Ric Flair and Hulk Hogan are harmoniously working in tandem nowadays with TNA but the two Hall of Famers have not always seen eye to eye.
There were endless disputes between the two in WCW over booking decisions and storyline points and much of the turmoil that was a feature of the dying days of the company came about due to Hogan and Flair's personal differences.
The "Macho Flair Affair" that was the main feature of WrestleMania VIII was initially scheduled to be a dream match between Flair and Hogan but the two huge egos could not agree on the finish.
This real-life heat between the two legends probably came about due to the fact that when "Hulkamania" was running wild in the WWF, Flair was the major player for the NWA, who were Vince McMahon's major competition at the time.
The question that wrestling fans have always loved to debate is the argument as to who was the better wrestler.
Flair was undoubtedly the better worker and he was the "real" World Heavyweight Champion as he toured the territories defending the NWA title belt. Flair also had the swagger and he seriously lived his gimmick. He was the "Nature Boy" and he certainly loved a party.
His skills on the mic are unrivaled, as his many catchphrases and sayings are still rehashed and repeated today.
Flair also pioneered the stable concept with the original "Four Horsemen" and he can boast 17 world title reigns.
Unlike Hogan, Flair can claim to have taken part in some of the greatest matches in wrestling history. His bouts with Ricky Steamboat and Dusty Rhodes in the NWA are legendary and his "I Quit" match with Terry Funk and his cage match with Harley Race are still cited today as works of genius.
In Flair's final run with the WWE after WCW folded, the "Nature Boy" made it his duty to give back to the business that had made him a star by putting over as much young talent as possible.
His retirement match with Shawn Michaels was perfectly crafted and would have been the perfect way to go out.
However, Flair was never a pop culture icon in the same way as Hogan who is still well known today to non-wrestling fans due to his role in Rocky and his new reality TV show.

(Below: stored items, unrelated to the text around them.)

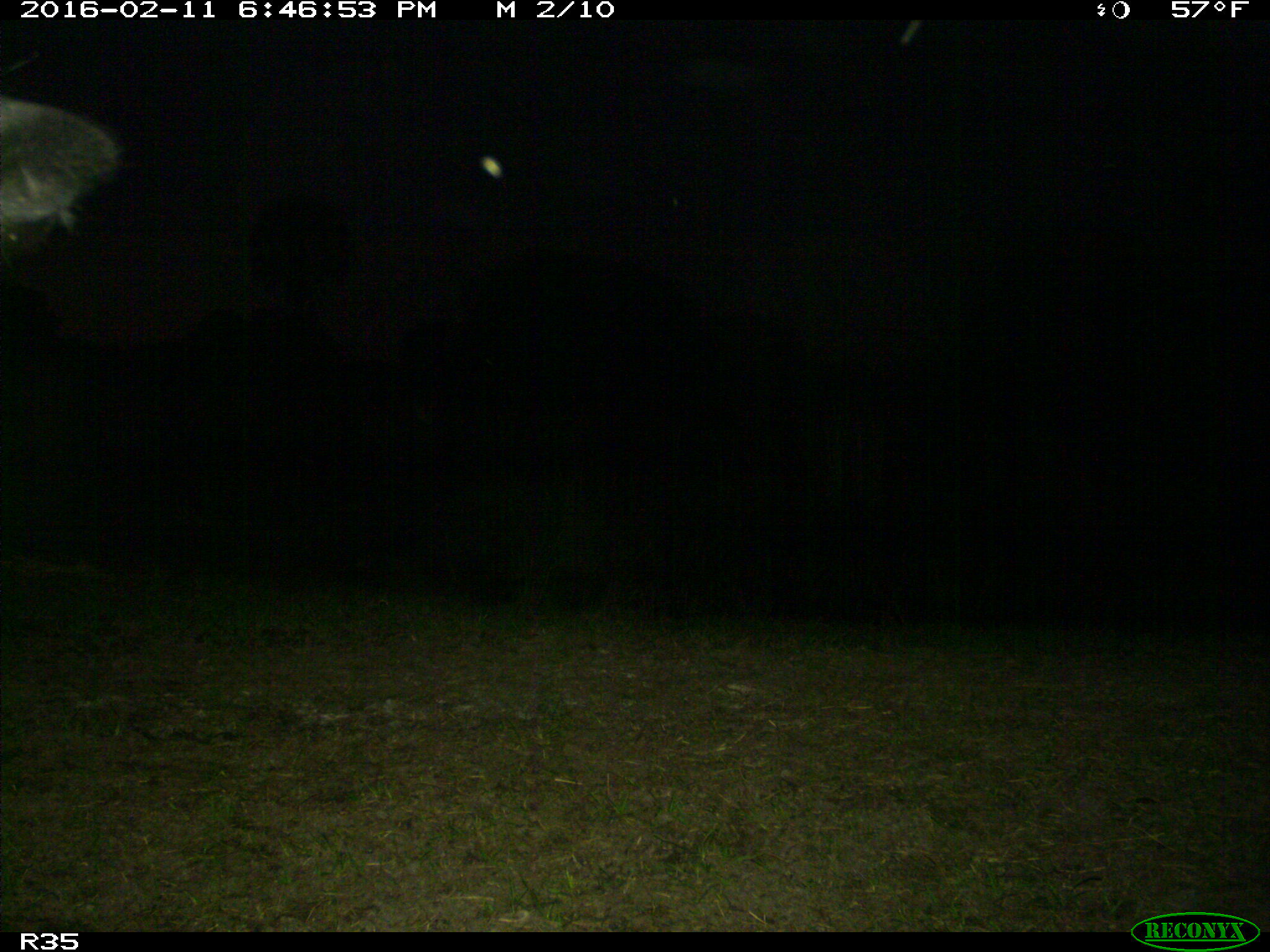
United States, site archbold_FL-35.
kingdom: Animalia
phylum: Chordata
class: Mammalia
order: Artiodactyla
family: Bovidae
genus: Bos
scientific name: Bos taurus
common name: domestic cow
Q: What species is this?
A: Bos taurus (domestic cow).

"Hulkamania" was a real presence in the 1980s, as millions of children bought into the real-life superhero-like persona of the "Hulkster."
He was the ideal face for the newly branded "Rock 'N Wrestling" era that the WWF was broadcasting and he was also the ideal face for the fans to cheer. He was perfect at portraying the All-American hero that would do battle with the foreign villains such as the Iron Sheik or the anti-patriotic Sergeant Slaughter.
Hulk Hogan drew more money than anyone in the history of the business and only Stone Cold Steve Austin has ever come close to the mainstream popularity that Hogan enjoyed.
His main-event match with Andre the Giant at WrestleMania III and his shocking heel turn in WCW will go down as the two most iconic moments in wrestling history.
His run with the NWO as the reinvented "Hollywood Hogan" character arguably turned the Monday Night Wars in Eric Bischoff's favor and nearly put the WWF out of business.
When he returned to the WWE as the "Hulkster," the fans went crazy and it is a testament to Hogan's charisma and marketability that he still sold tickets after all those years as a heel.
But who was better for the business?
While there is no question that Flair carried the NWA in the 1980s, Hogan was largely responsible for wrestling's transition into mainstream entertainment.
Wrestling has never been more popular than at the height of "Hulkamania," when Hogan drew the crowds and the entire roster benefited from the huge payoffs.
Therefore, the only conclusion that I can come to is that while Flair will be recognized by wrestling people as the greatest to ever grace this earth, to the casual fan, there is only one contender because no one made more of a resounding impact in the sport than Hulk Hogan.